Background: Pregnant females are largely overlooked in drug development due to concerns for fetal health. Additionally, pregnancy is often an exclusion criterion in clinical trials, so the safety of many drugs during pregnancy is unknown.

Purpose: The goal of this study was to evaluate Elastin-like Polypeptide (ELP), a synthetic protein derived from human elastin, for maternally sequestered drug delivery. ELP is a versatile drug carrier with a long plasma half-life, low immunogenicity, and the ability to be fused to nearly any small molecule or protein-based therapeutic.

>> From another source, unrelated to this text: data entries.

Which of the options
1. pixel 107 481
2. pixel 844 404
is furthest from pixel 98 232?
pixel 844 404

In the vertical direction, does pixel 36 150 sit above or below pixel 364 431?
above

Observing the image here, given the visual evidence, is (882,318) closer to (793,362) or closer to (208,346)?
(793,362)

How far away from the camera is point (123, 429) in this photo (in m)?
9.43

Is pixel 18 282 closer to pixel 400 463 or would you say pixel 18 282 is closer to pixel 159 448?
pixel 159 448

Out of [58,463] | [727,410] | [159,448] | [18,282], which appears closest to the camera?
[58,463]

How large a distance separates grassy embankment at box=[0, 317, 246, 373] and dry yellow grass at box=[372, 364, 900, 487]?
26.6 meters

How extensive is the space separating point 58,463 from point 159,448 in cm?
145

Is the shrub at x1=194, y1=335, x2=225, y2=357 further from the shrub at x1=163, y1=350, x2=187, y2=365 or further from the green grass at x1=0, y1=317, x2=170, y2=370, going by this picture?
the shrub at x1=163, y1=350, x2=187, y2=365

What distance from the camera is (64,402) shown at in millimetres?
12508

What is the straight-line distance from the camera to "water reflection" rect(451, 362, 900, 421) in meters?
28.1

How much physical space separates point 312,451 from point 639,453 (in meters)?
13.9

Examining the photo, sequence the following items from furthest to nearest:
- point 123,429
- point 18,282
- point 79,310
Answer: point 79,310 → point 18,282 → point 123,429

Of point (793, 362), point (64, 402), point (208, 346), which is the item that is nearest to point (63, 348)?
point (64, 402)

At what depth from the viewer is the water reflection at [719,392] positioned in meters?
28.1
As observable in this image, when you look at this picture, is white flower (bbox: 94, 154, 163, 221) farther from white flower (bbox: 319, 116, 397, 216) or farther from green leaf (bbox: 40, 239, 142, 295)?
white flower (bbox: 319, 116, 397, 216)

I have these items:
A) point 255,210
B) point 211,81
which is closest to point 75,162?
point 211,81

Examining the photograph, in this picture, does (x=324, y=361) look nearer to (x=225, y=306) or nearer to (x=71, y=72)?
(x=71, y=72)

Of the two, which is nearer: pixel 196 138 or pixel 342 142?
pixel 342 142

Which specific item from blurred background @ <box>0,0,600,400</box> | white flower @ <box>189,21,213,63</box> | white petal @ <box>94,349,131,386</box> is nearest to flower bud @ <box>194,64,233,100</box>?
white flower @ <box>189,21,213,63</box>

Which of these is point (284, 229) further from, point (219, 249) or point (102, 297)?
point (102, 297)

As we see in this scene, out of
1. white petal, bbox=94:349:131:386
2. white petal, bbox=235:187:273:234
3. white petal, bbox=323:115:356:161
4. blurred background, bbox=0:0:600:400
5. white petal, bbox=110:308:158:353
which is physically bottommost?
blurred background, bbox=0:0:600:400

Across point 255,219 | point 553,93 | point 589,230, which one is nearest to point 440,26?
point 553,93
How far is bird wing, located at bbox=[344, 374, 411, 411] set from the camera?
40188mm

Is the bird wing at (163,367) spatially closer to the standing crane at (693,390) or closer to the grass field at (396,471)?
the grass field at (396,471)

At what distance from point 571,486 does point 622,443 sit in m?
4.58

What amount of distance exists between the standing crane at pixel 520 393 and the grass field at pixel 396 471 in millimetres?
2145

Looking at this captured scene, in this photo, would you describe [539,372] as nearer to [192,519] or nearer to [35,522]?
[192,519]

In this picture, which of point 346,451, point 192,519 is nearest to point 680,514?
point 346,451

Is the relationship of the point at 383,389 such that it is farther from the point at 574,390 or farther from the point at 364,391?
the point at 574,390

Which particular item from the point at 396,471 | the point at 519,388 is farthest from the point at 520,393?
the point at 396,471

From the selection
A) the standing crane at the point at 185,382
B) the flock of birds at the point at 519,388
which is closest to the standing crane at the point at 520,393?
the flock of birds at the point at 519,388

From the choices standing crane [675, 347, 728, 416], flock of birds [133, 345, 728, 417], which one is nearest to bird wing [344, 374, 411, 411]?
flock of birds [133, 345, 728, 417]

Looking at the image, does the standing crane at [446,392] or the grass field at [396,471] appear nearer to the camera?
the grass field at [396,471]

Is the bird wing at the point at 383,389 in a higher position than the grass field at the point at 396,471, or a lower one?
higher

Methods: We determined the pharmacokinetics, biodistribution, and fetal exposure to the ELP drug carrier using quantitative fluorescence techniques in a rat pregnancy model.

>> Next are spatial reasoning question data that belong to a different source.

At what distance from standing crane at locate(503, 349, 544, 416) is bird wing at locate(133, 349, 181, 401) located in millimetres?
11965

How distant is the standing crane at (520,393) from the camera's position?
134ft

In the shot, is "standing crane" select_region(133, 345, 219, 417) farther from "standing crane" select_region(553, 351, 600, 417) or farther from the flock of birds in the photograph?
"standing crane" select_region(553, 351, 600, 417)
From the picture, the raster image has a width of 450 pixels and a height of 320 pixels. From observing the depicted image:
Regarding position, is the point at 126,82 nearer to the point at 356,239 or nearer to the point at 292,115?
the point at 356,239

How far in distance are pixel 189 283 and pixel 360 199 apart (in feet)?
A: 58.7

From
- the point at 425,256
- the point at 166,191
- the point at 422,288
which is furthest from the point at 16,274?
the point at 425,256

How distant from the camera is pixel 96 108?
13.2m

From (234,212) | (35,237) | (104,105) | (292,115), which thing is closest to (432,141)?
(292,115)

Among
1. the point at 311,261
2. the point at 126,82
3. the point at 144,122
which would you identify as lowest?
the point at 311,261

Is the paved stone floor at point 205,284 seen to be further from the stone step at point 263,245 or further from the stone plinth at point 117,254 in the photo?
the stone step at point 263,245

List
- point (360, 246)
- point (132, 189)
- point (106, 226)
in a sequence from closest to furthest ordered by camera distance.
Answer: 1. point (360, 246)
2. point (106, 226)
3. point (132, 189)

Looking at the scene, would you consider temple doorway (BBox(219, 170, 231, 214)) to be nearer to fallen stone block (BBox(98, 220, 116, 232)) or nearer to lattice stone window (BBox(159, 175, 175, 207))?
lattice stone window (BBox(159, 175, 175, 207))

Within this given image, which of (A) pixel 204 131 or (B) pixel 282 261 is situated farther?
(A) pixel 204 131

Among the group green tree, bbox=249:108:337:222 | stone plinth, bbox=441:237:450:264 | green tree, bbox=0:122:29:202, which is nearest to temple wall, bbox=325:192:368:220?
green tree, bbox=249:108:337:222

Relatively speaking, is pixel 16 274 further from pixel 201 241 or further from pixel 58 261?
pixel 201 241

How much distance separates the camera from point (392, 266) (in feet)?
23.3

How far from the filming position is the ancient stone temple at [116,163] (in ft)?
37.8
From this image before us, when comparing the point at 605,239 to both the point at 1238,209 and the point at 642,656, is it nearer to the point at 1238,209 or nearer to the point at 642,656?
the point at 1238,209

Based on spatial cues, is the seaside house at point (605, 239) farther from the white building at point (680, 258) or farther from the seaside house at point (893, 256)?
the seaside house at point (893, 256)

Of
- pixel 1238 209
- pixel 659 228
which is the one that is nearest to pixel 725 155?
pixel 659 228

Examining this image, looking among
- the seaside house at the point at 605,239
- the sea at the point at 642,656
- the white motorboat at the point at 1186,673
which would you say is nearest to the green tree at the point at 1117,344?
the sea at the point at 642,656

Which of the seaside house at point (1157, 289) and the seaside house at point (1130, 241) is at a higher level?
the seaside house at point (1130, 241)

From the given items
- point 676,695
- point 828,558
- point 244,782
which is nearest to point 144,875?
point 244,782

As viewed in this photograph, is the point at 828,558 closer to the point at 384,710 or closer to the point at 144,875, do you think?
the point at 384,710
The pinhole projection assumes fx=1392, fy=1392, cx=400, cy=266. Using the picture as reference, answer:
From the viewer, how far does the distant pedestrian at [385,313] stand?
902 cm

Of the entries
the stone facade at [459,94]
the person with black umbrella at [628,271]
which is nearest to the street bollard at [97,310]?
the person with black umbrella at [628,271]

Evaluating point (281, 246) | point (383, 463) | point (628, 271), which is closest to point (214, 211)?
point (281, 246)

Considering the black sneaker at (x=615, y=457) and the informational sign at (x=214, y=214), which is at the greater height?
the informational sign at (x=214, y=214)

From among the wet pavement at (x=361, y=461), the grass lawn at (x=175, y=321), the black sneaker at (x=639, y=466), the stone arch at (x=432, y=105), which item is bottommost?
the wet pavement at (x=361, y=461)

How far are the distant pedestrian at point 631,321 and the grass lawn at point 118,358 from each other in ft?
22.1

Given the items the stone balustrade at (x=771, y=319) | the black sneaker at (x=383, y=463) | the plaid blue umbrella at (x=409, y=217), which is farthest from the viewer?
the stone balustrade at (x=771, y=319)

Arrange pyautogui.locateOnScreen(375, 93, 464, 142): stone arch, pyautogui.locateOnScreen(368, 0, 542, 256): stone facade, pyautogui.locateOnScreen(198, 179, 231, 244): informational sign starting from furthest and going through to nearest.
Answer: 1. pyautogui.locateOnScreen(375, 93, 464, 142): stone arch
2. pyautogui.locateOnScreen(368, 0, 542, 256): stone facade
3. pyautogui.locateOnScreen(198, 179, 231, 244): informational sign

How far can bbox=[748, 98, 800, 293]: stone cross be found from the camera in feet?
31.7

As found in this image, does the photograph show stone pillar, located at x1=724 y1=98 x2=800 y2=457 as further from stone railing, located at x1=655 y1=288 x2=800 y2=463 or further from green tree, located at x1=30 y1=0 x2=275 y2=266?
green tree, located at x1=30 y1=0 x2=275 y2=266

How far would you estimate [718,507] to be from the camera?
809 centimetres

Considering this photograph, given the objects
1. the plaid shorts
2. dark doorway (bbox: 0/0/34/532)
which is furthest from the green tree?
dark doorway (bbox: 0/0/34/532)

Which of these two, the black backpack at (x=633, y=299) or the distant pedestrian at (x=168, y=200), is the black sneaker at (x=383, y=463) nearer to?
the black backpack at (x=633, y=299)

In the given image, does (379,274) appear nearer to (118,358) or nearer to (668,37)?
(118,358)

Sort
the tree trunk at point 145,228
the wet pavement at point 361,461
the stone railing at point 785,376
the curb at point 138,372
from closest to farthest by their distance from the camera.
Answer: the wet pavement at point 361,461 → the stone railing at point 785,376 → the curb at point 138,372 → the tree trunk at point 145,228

Results: After either bolus IV administration or continuous infusion over five days, ELPs accumulated strongly in the kidneys, liver, and placenta, but importantly, little to no ELPs were detectable in the fetus. Within the placenta, ELPs were localized to the chorionic plate and broadly distributed within the labyrinth, but were excluded from the fetal portion of the chorionic villi.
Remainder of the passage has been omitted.